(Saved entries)
▬▬▬▬▬▬▬▬▬▬

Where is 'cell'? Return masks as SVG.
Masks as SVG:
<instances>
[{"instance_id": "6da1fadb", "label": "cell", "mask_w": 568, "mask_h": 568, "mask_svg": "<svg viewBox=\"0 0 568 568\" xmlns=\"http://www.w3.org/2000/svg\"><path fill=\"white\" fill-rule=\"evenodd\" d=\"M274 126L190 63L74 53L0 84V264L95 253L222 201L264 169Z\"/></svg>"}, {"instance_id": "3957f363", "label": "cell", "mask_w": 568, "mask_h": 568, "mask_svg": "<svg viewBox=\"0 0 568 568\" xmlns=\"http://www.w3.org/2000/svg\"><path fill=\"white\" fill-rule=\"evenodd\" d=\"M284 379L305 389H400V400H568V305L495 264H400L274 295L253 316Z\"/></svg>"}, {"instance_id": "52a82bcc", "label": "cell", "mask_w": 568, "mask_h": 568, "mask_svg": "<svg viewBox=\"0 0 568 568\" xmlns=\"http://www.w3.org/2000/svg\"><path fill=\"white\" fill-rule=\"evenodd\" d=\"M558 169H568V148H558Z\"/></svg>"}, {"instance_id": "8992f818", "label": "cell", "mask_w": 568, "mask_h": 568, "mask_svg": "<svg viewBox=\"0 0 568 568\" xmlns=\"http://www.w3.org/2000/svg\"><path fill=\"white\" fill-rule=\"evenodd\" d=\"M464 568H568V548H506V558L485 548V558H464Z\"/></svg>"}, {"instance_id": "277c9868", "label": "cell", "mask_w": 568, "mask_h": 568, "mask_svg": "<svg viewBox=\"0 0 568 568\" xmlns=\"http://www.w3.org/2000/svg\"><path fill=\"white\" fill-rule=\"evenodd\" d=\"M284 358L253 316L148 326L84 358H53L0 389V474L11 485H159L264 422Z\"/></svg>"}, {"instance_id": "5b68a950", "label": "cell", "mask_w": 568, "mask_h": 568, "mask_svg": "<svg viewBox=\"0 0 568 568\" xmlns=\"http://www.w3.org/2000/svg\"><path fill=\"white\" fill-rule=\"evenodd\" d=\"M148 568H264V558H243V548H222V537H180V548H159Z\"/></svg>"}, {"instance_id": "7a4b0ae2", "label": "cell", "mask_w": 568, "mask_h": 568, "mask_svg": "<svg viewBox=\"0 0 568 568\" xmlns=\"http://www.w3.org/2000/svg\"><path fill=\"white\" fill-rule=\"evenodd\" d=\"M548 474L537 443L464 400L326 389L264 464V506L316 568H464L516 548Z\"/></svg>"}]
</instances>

▬▬▬▬▬▬▬▬▬▬

### Instruction
Return every line of the listing above without any changes.

### Correct response
Where is 'cell'? Return masks as SVG.
Masks as SVG:
<instances>
[{"instance_id": "6da1fadb", "label": "cell", "mask_w": 568, "mask_h": 568, "mask_svg": "<svg viewBox=\"0 0 568 568\" xmlns=\"http://www.w3.org/2000/svg\"><path fill=\"white\" fill-rule=\"evenodd\" d=\"M274 126L190 63L74 53L0 84V264L95 253L222 201L264 169Z\"/></svg>"}, {"instance_id": "3957f363", "label": "cell", "mask_w": 568, "mask_h": 568, "mask_svg": "<svg viewBox=\"0 0 568 568\" xmlns=\"http://www.w3.org/2000/svg\"><path fill=\"white\" fill-rule=\"evenodd\" d=\"M284 379L305 389H400V400H568V305L495 264H400L274 295L253 316Z\"/></svg>"}, {"instance_id": "52a82bcc", "label": "cell", "mask_w": 568, "mask_h": 568, "mask_svg": "<svg viewBox=\"0 0 568 568\" xmlns=\"http://www.w3.org/2000/svg\"><path fill=\"white\" fill-rule=\"evenodd\" d=\"M558 169H568V148H558Z\"/></svg>"}, {"instance_id": "8992f818", "label": "cell", "mask_w": 568, "mask_h": 568, "mask_svg": "<svg viewBox=\"0 0 568 568\" xmlns=\"http://www.w3.org/2000/svg\"><path fill=\"white\" fill-rule=\"evenodd\" d=\"M464 568H568V548H506V558L485 548V558H464Z\"/></svg>"}, {"instance_id": "277c9868", "label": "cell", "mask_w": 568, "mask_h": 568, "mask_svg": "<svg viewBox=\"0 0 568 568\" xmlns=\"http://www.w3.org/2000/svg\"><path fill=\"white\" fill-rule=\"evenodd\" d=\"M284 358L253 316L148 326L84 358H53L0 389V474L11 485H159L264 422Z\"/></svg>"}, {"instance_id": "5b68a950", "label": "cell", "mask_w": 568, "mask_h": 568, "mask_svg": "<svg viewBox=\"0 0 568 568\" xmlns=\"http://www.w3.org/2000/svg\"><path fill=\"white\" fill-rule=\"evenodd\" d=\"M148 568H264V558H243V548H222V537H180V548H159Z\"/></svg>"}, {"instance_id": "7a4b0ae2", "label": "cell", "mask_w": 568, "mask_h": 568, "mask_svg": "<svg viewBox=\"0 0 568 568\" xmlns=\"http://www.w3.org/2000/svg\"><path fill=\"white\" fill-rule=\"evenodd\" d=\"M548 474L537 443L464 400L326 389L264 464V506L316 568H464L516 548Z\"/></svg>"}]
</instances>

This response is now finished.